_What you will do_: How does the PyTorch neural-network walkthrough below continue? Pick it up right after its last line, the printed fc1 layer.

Now let's implement the same network using a custom module, which gives more flexibility in defining the forward pass.

In [21]:
class MixMLP(nn.Module):
    def __init__(self):
        super(MixMLP, self).__init__()
        self.fc1 = nn.Linear(5, 64)
        self.fc2 = nn.Linear(64, 128)
        self.fc3 = nn.Linear(128, 1)
        self.dropout1 = nn.Dropout(0.4)
        self.dropout2 = nn.Dropout(0.3)
        
    def forward(self, x):
        x = torch.relu(self.fc1(x))
        x = self.dropout1(x)
        x = torch.relu(self.fc2(x))
        x = self.dropout2(x)
        x = torch.sigmoid(self.fc3(x))
        return x

net = MixMLP()
net

MixMLP(
  (fc1): Linear(in_features=5, out_features=64, bias=True)

_Source data_:

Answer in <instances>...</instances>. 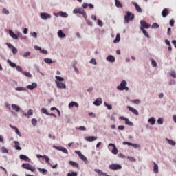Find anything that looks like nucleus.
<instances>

_Written reply_:
  (fc2): Linear(in_features=64, out_features=128, bias=True)
  (fc3): Linear(in_features=128, out_features=1, bias=True)
  (dropout1): Dropout(p=0.4, inplace=False)
  (dropout2): Dropout(p=0.3, inplace=False)
)

The usage of net is similar as before.

In [22]:
# Input shape is (batch_size, data length)
x = torch.rand(4, 5)
net(x)

tensor([[0.4729],
        [0.4819],
        [0.4444],
        [0.4414]], grad_fn=<SigmoidBackward0>)